Not so long ago, the white, shrouded landscape sharpened and faded to gray-dations. True, a colonial brick structure seems a welcomed contrast, and even, intrusion. Beside it, slender, child-like branches, reach upward . . .
For what?
Sun, maybe. Golden treasure. Seeking a gathering of spring blossom, beckoning Mother, tentatively discovering the return of the robin . . .
When all is blustery and frozen, when light diminishes in short hours, when we hear the howl of the wind like a lone wolf hunting prey in the forest, still, we wait on this landscape of weathered souls.
In, around, through . . .
Until the long winter recedes like the tide, flakes becoming river raised to bank, forging away to that place, unknown, while the fall landscape emerges again for a time. Remember that time? Harvests? Halloween? Does it seem so long ago?
Sometimes . . .
And then one day, the land bursts with rare green shoots and bright yellow heads emerge from the fertile, wet earth. Effortless. Sudden?
Like a birth.
Yet, can we recall the bulbs were near us in the meadow, resting, as we cavorted in snow?

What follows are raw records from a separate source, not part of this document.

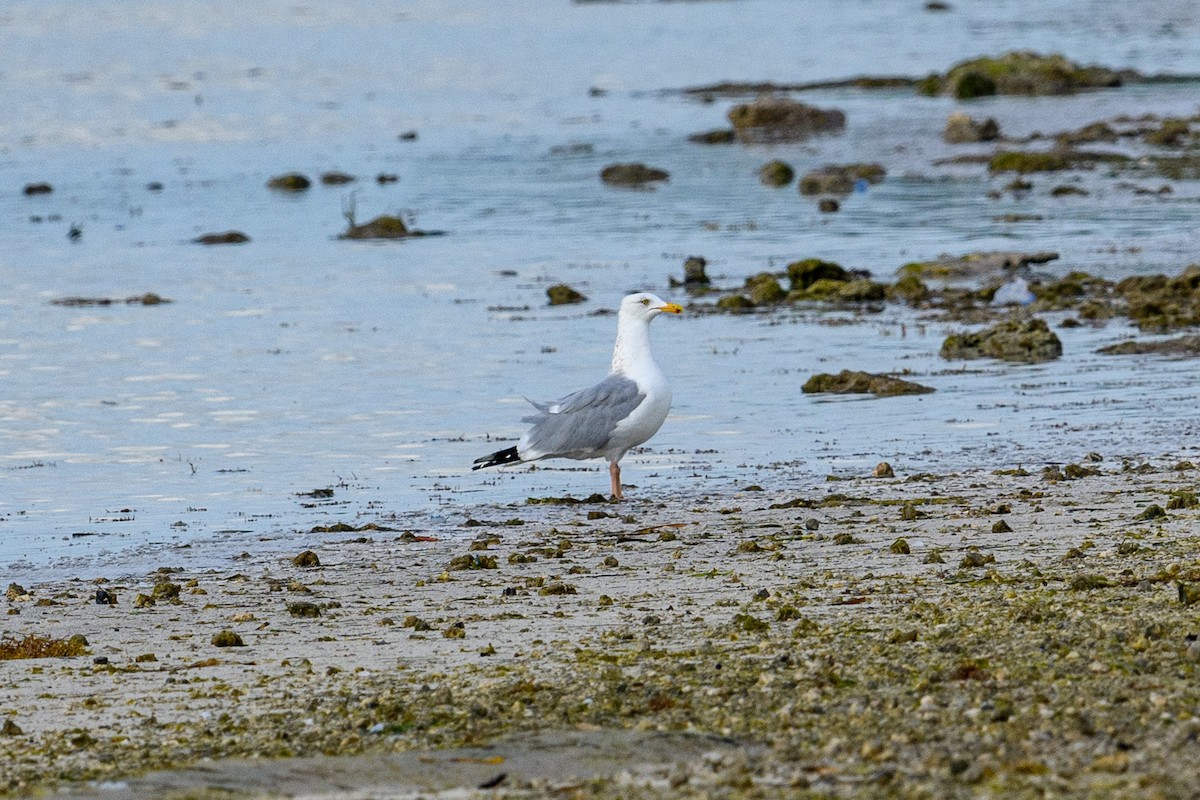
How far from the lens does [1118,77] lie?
2253 inches

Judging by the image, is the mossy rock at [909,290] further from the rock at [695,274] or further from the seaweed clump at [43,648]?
the seaweed clump at [43,648]

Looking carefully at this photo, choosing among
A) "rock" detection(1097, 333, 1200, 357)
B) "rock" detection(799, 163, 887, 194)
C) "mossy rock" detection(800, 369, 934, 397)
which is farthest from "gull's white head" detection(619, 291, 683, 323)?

Even now, brushing a nodding bright bloom, recall the summer of sun. Breeze tousling cheeks, rays warming stiff shoulders, as if it were with us all days . . .
It is, in my best recollection, an ebbing, eternal season, every season . . .
– Michelle Zimmerman
Note: I have included this poem in the The WordPress Daily Post Daily Prompt:Gray
April 25, 2017 at 10:59 am
Welcome back!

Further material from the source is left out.